COOPERMADE: Recyclable Refugee Shelters
If there was one material associated with the Pritzker Prize–winning architect Shigeru Ban AR’84, it would certainly be paper. Ban was drawn to The Cooper Union after studying the so-called “paper architecture” of the renowned John Hejduk, Cooper’s first dean of architecture. After graduating from Cooper, Ban’s fascination with the structural possibilities of paper as a recyclable building material continued, and he found an impactful way to explore its potential.
In 1994, Ban followed the devastating news of genocide during the civil war in Rwanda, and the two million refugees who fled the violence. Moved by their story, Ban decided to design emergency shelters for refugees constructed from paper tubes and waterproof sponge tape that could be made using simple machinery and built on-site to avoid transportation costs. The so-called “paper log house” is built on a foundation of donated beer crates and sandbags, with roofs made of canvas. Like so many examples from Ban’s oeuvre, this low-cost house can be easily dismantled, and the tubes recycled. Ban became a consultant to the United Nations High Commissioner for Refugees in 1995 and founded the NGO Voluntary Architects’ Network in the same year to support disaster relief.

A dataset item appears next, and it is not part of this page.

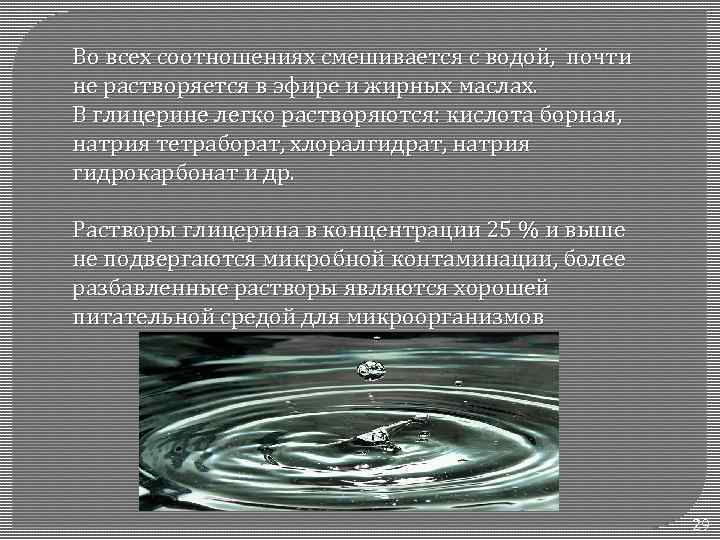 Во всех соотношениях смешивается с водой, почти не растворяется в эфире и жирных маслах.
В глицерине легко растворяются: кислота борная, натрия тетраборат, хлоралгидрат, натрия гидрокарбонат и др.

Растворы глицерина в концентрации 25 % и выше не подвергаются микробной контаминации, более разбавленные растворы являются хорошей питательной средой для микроорганизмов

29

Most recently Ban developed another paper design solution to address a new breed of housing crisis. Due to COVID, Japan’s 24/7 internet and manga cafes were shuttered in 2020, leaving the people who depended on them for temporary housing without a place to stay. More than 4,000 people in Tokyo alone relied on these establishments to stay off the streets, and so Ban and his team at the Voluntary Architects’ Network created temporary shelters for them in a repurposed martial arts hall in Yokohama. The structures made of paper tubes and cloth draping allowed individual privacy and sufficient social distancing to prevent the spread of COVID, and showed the impact an architect can have when moved to shelter the world.